The Forbes Series A Warrants have a term of seven years and are exercisable
immediately after the date of grant.
The
Forbes Series B Warrants entitle the holders to purchase in the aggregate, up to
405,556 shares of the Company’s common stock at $0.60 per warrant share.
The Forbes Series B Warrants have a term of seven years and are not exercisable
until after the six-month anniversary after the date of grant.
Transaction with Insiders
and Affiliates
On July
29, 2009, the Company entered into a Securities Purchase Agreement, (the
“Affiliate’s Securities Purchase Agreement”) with each of Harlan W. Waksal,
M.D., Rudolf Stalder, Christopher Forbes, David Rector, John N. Braca, Jack Van
Hulst, Warren Isabelle, and the Thomas C. Quick Charitable Foundation (the
“Affiliate Investors”) each of whom is an accredited investor, pursuant to
which, subject to stockholder approval, it is anticipated that the Company will
issue and sell an aggregate of 144,444 Shares of the Company’s common stock at
$0.90 per share and each of a Series A warrant, (the “Affiliate’s Series A
Warrants”), and a Series B warrant (the “Affiliate’s Series B
Warrants”). Each of Harlan W. Waksal, M.D., Rudolf Stalder,
Christopher Forbes, David Rector, John N. Braca, Jack Van Hulst and Warren
Isabelle serve on the Company’s board. The Thomas C. Quick Charitable Foundation
is an affiliate of our board member Thomas C. Quick.
The
Affiliate’s Series A Warrants entitle the holders to purchase in the aggregate,
up to 130,000 shares of the Company’s common stock at $0.01 per warrant
share. The Affiliate’s Series A Warrants have a term of seven years and
are exercisable immediately after the date of grant.
The
Affiliate’s Series B Warrants entitle the holders to purchase, in the aggregate,
up to 131,807 shares of the Company’s common stock at $0.60 per warrant
share. The Affiliates Series B Warrants have a term of seven years and are
not exercisable until after the six-month anniversary after the date of
grant.
Transaction with Cato
Holding Company
On July
29, 2009, the Company entered into a Securities Agreement with Cato Holding
Company (“Cato”), who is an accredited investor, pursuant to which, subject to
stockholder approval, it is anticipated that the Company will issue an aggregate
of 194,444 Shares of the Company’s common stock at $0.90 per share and each of a
Series A warrant (the “Cato Series A Warrant”) and a Series B warrant (the “Cato
Series B Warrant”). The Shares will be issued to Cato in exchange for
debt which is currently owed by us to Cato Research Ltd. in the amount of
$175,000. Cato Research Ltd. is an affiliate of Cato.
The Cato
Series A Warrant entitles the holder to purchase in the aggregate, up to 175,000
shares of the Company’s common stock at $0.01 per warrant share. The Cato
Series A Warrant has a term of seven years and is exercisable immediately after
the date of grant.
The Cato
Series B Warrant entitles the holder to purchase, in the aggregate, up to
177,431 shares of the Company’s common stock at $0.60 per warrant share.

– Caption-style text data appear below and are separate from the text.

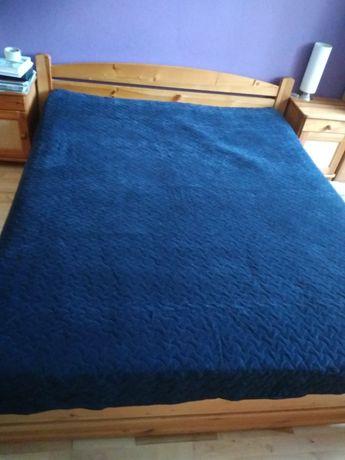 Łóżko160x200 materac dwie szafki nocne + gratisy!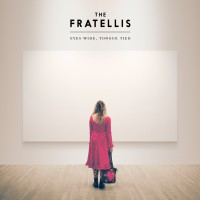 Purchase The Fratellis - Eyes Wide, Tongue Tied (Japanese Special Deluxe Edition)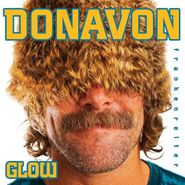 Donavon Frankenreiter, Glow (CD)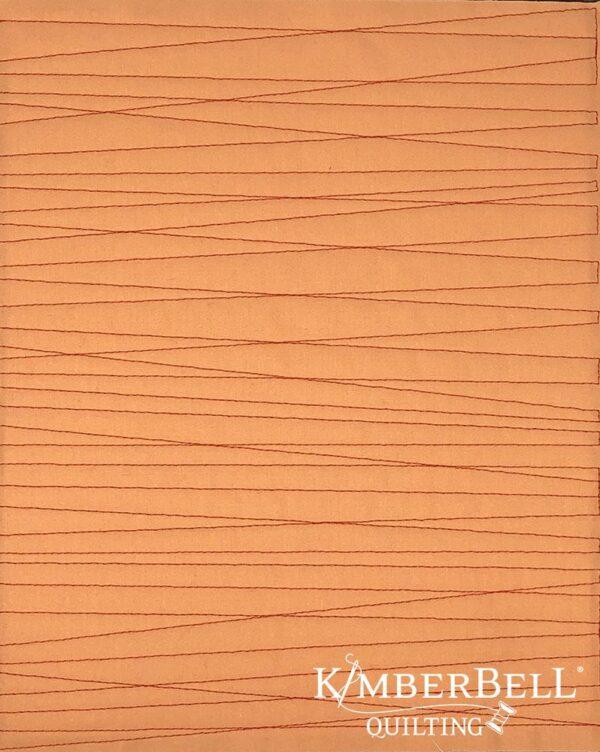 KDQ016_Lines-2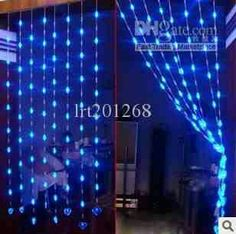 Glow beads Hanging Door Beads, Hanging Hearts, Beaded Curtains, Hanging Curtains, Led Lantern, Lanterns, Heart Shapes, Glow, Room Decor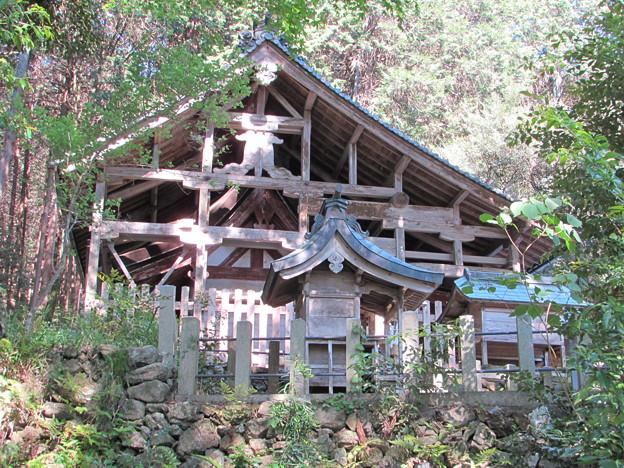 愛宕神社・本殿1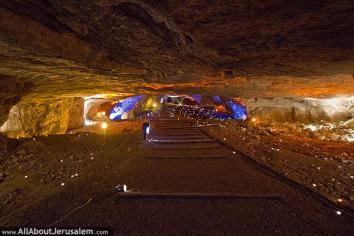 Jerusalem: Zedekiah's Cave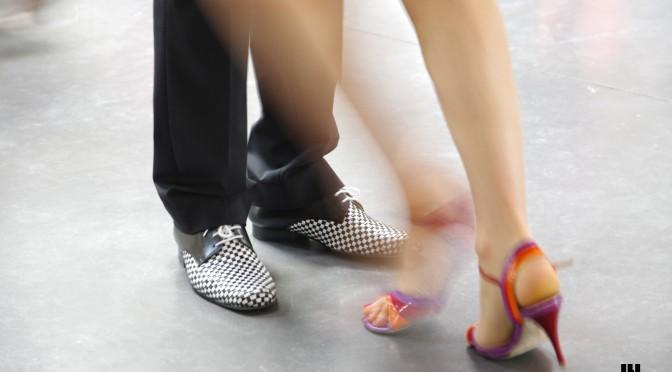 pieds-JH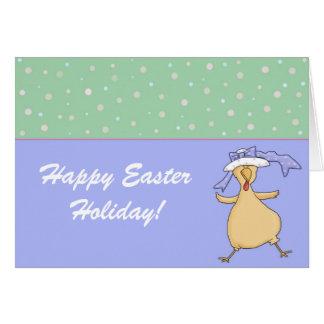 Polluelo de Pascua - tarjeta de felicitación feliz
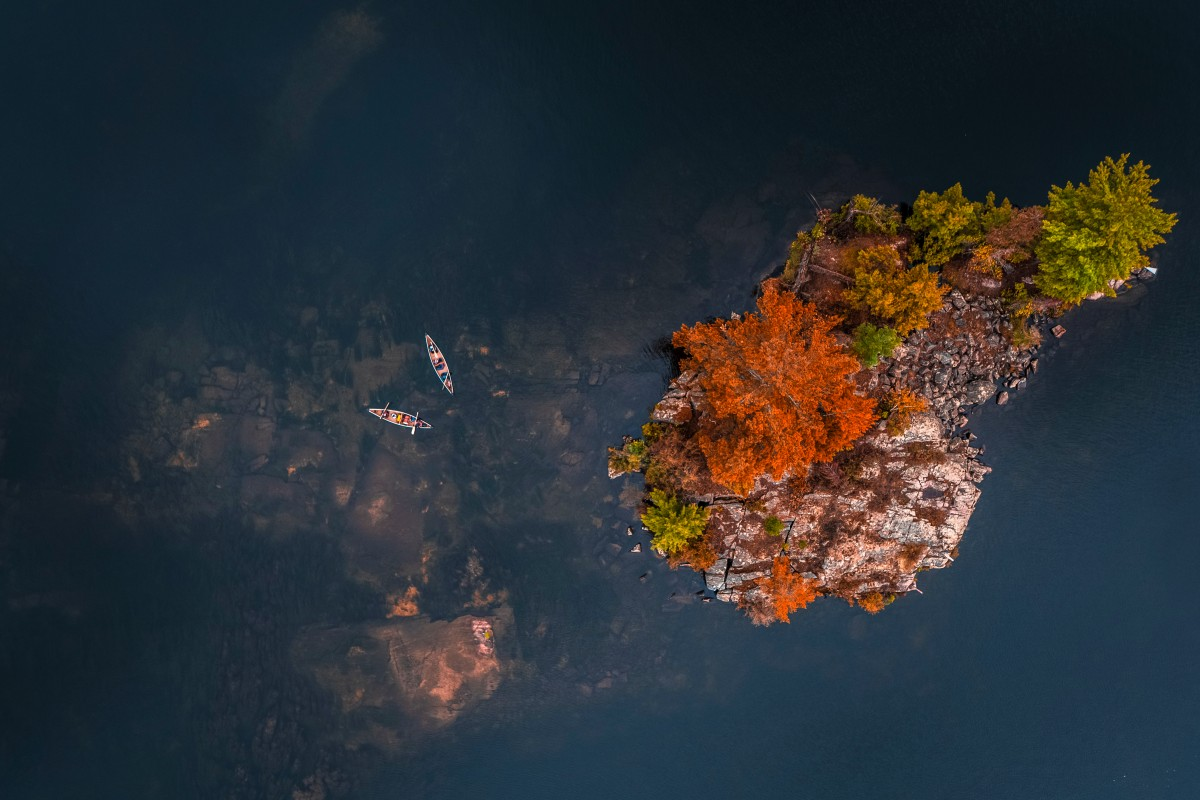 Paddle Into Fall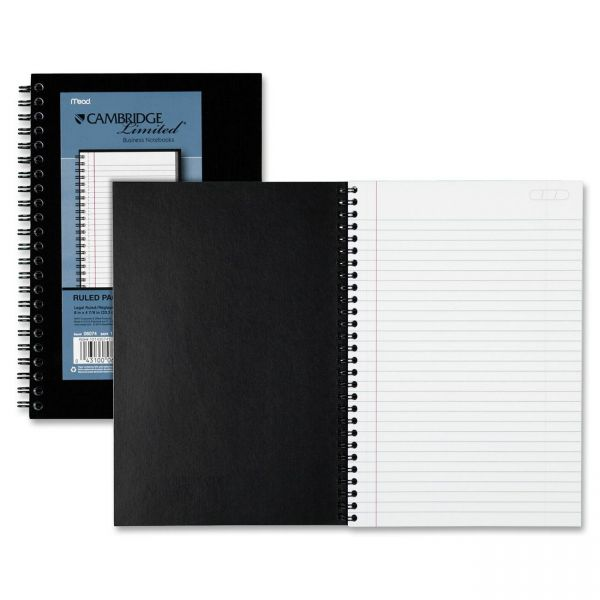 Cambridge Limited Business Notebooks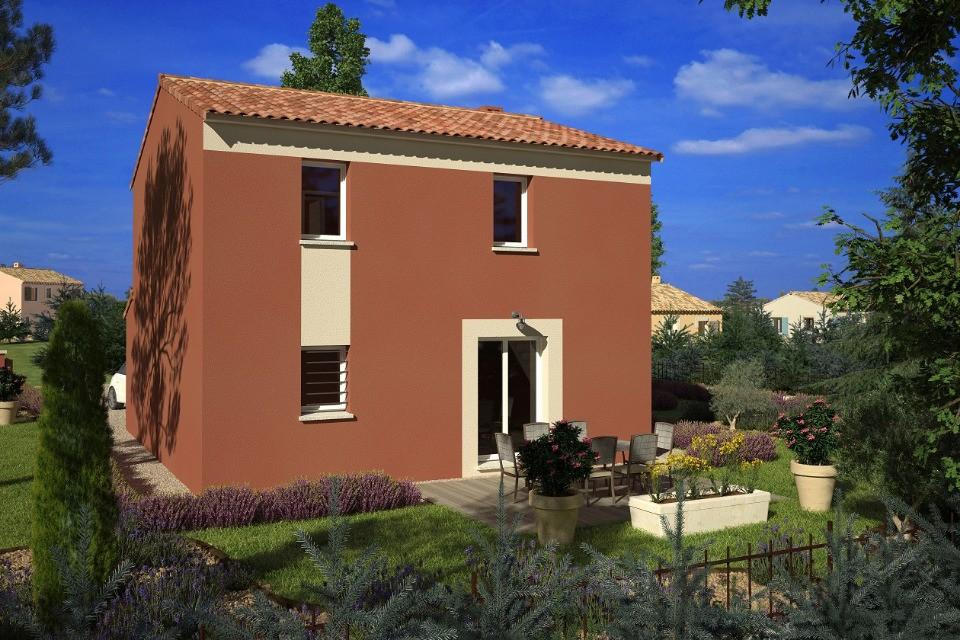 Maisons + Terrains du constructeur LMP CONSTRUCTEUR • 83 m² • JARD SUR MER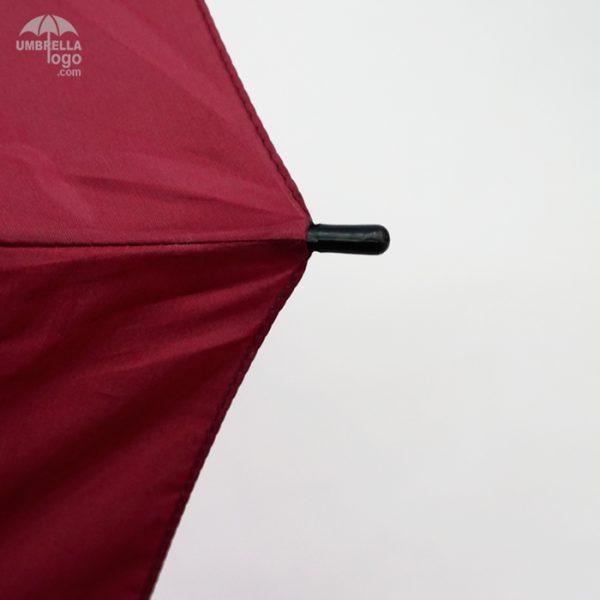 ขอบร่ม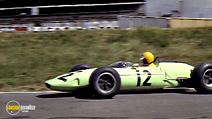 Still #2 from Formula One: British GP 1964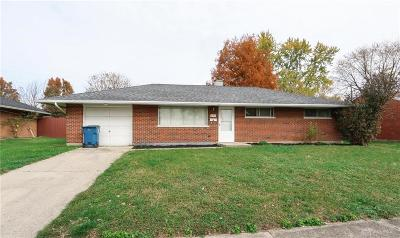 Dayton Single Family Home For Sale: 4373 Lambeth Drive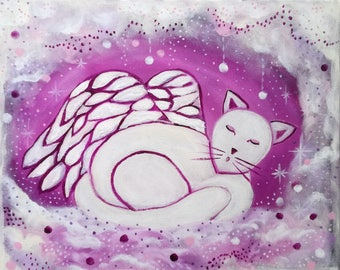 Angel cat - child's room - 30 x 40 canvas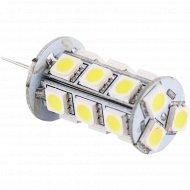 Светодиодная LED лампа G4-2W.12V (х)
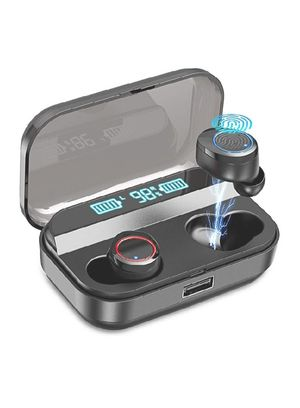 Wireless Earbuds for Sale in West Covina, CA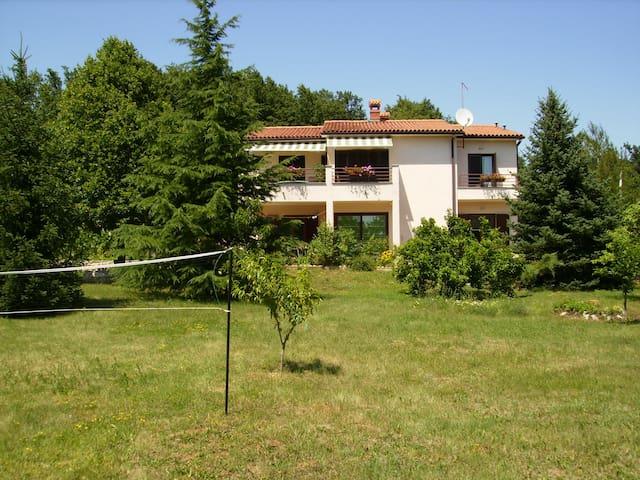 Apartment NedaZ- family vacation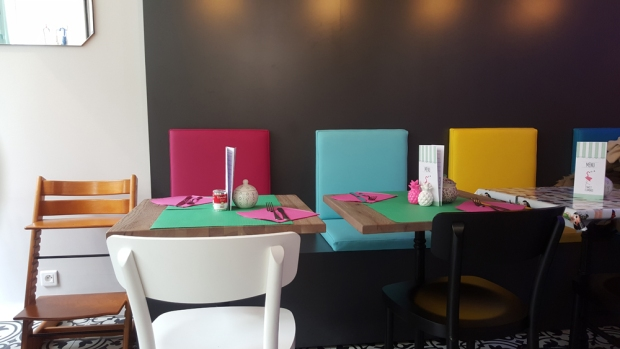 sweet-flamingo-salon-the-lille (20)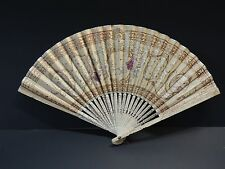 MAGNIFICENT FRENCH ANTIQUE HAND-PAINTED GILT FAN WITH SEQUINS.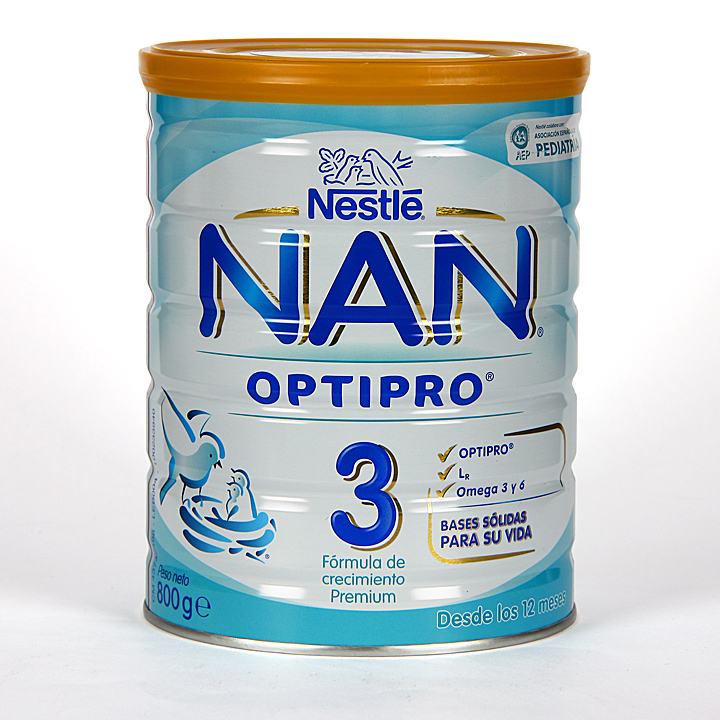 Farmacia Jiménez | Nestle Nan Optipro 3 800 g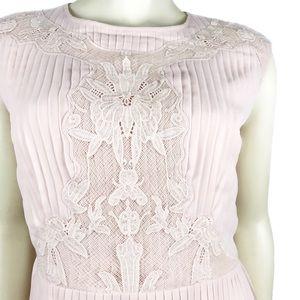 Ted Baker Dresses & Skirts - T e d B a k e r • L a c e • D r e s s • Sz 6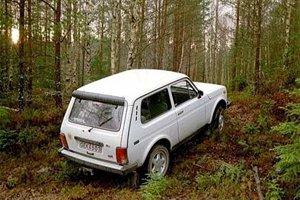 Lada 4x4 «Нива» готовится к модернизации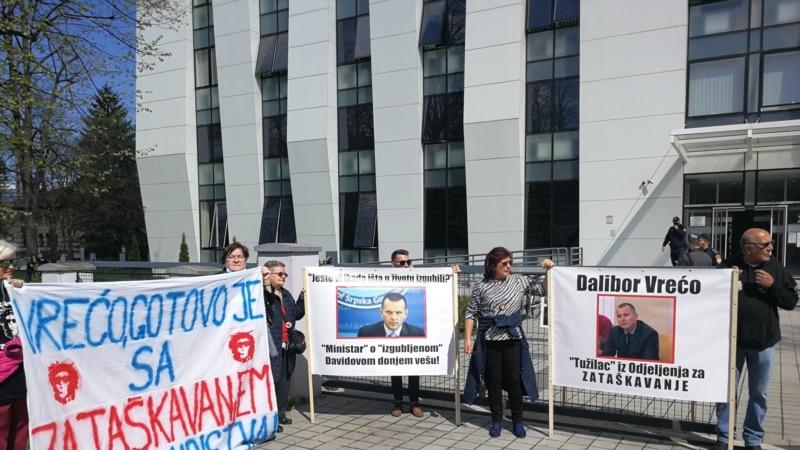 U Banjaluci odgođeno suđenje u slučaju Dragičević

The Cato Series B Warrant has a term of seven years and is not exercisable until
after the six-month anniversary after the date of grant.
The
foregoing proceeds cannot be closed upon until the Company receives stockholder
approval for certain aspects of the transactions and complies with other
customary closing conditions. Assuming all of the proceeds of the
private placements can be closed upon, the Company anticipates it will
receive gross proceeds equal to $705,000.
The
private placement remains subject to the approval of the NYSE Amex
Exchange.
A
complete copy of each of the Warrants and the Securities Purchase Agreements are
attached hereto as exhibits and such exhibits are incorporated herein by
reference. The related press release of the Company is filed herewith as
Exhibit 99.1 and is incorporated herein by reference. The foregoing descriptions
of the Warrants, the Securities Purchase Agreements and the press
release and any other documents or filings referenced herein are qualified in
their entirety by reference to such exhibits, documents or filings.
Important
Information
The
securities sold or to be sold in the private placement have not been registered
under the Securities Act of 1933, as amended (the “Securities Act”), and may not
be offered or sold in the United States in the absence of an effective
registration statement or exemption from the registration requirements under the
Securities Act.
In connection with the private
placement, the Company will prepare a proxy statement for the Company’s
stockholders to be filed with the Securities and Exchange Commission (the
“SEC”). The proxy statement will contain information about the Company, the
private placement and related matters. STOCKHOLDERS ARE URGED TO READ THE PROXY
STATEMENT CAREFULLY WHEN IT IS AVAILABLE, AS IT WILL CONTAIN IMPORTANT
INFORMATION THAT STOCKHOLDERS SHOULD CONSIDER BEFORE MAKING A DECISION
ABOUT APPROVING AN AMENDMENT TO THE COMPANY’S CERTIFICATE OF INCORPORATION TO
INCREASE THE NUMBER OF AUTHORIZED SHARES.
In addition to receiving the proxy
statement from the Company by mail, shareholders will be able to obtain the
proxy statement, as well as other filings containing information about the
Company, without charge, from the SEC’s website (http://www.sec.gov )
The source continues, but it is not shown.